The workers were building the busy docks thereby helping to lay the foundations of Newport’s success story.
Three bronze plaques honouring the victims of the Newport Docks Disaster have been removed and replaced by fibreglass copies following an attempted theft at the cemetery in Bassaleg Road in 2011.
The Bishop of Monmouth, the Rt Revd Richard Pain, yesterday [October 25] led a service with dignitaries including Newport Cllr David Fouweather, the great grandson of an Argus paperboy who crawled into the trench in an attempt to save the workers.
Colin Crick, 68, the chairman of the Newport Harbour Commissioners port trust, said: “I’m delighted the monument has been restored to its original state.

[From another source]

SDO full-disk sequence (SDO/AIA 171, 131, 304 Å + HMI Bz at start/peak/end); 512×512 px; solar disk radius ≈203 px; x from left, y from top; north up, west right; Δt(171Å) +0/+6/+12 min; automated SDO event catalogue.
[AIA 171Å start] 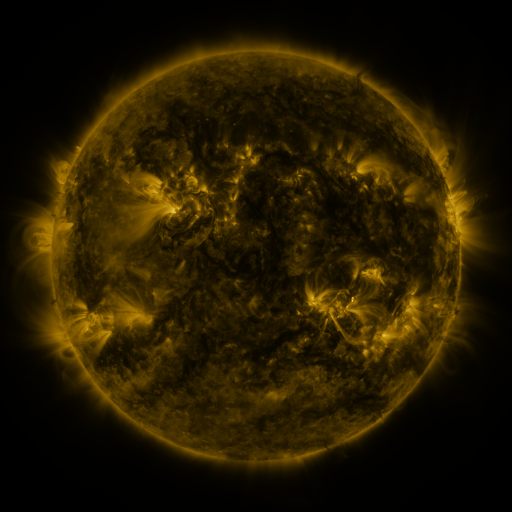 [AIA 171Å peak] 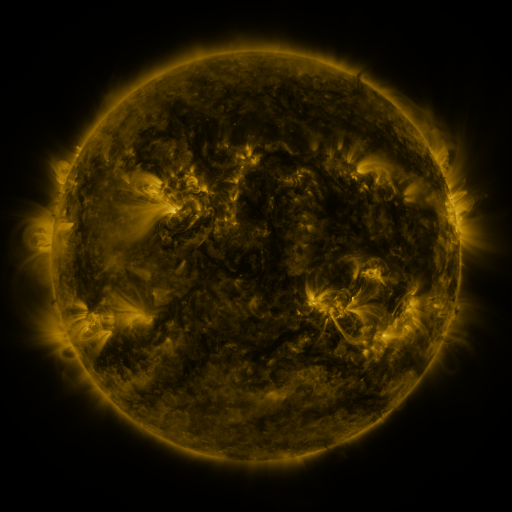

“It was a tragic accident with significant loss of life in building a very important Newport dock.”
The trench collapsed on July 2, 1909, burying 46 workers, according to historical records.
High summer rainfall and saturation form the bed of the Ebbw river are thought to have contributed to the collapse.
Rescuers included paperboy Thomas "Toya" Lewis who was small enough to crawl into the trench.
He worked for two hours with a hammer and chisel in an attempt to free one of those trapped, who was released the next day.
King Edward VII awarded him the Albert Medal for Lifesaving in December 1909.
Cllr Fouweather said: “We are all very proud of what Toya did to save the life of that man and are pleased the Harbour Commissioners have taken the time to ensure there is a decent memorial of that disaster.”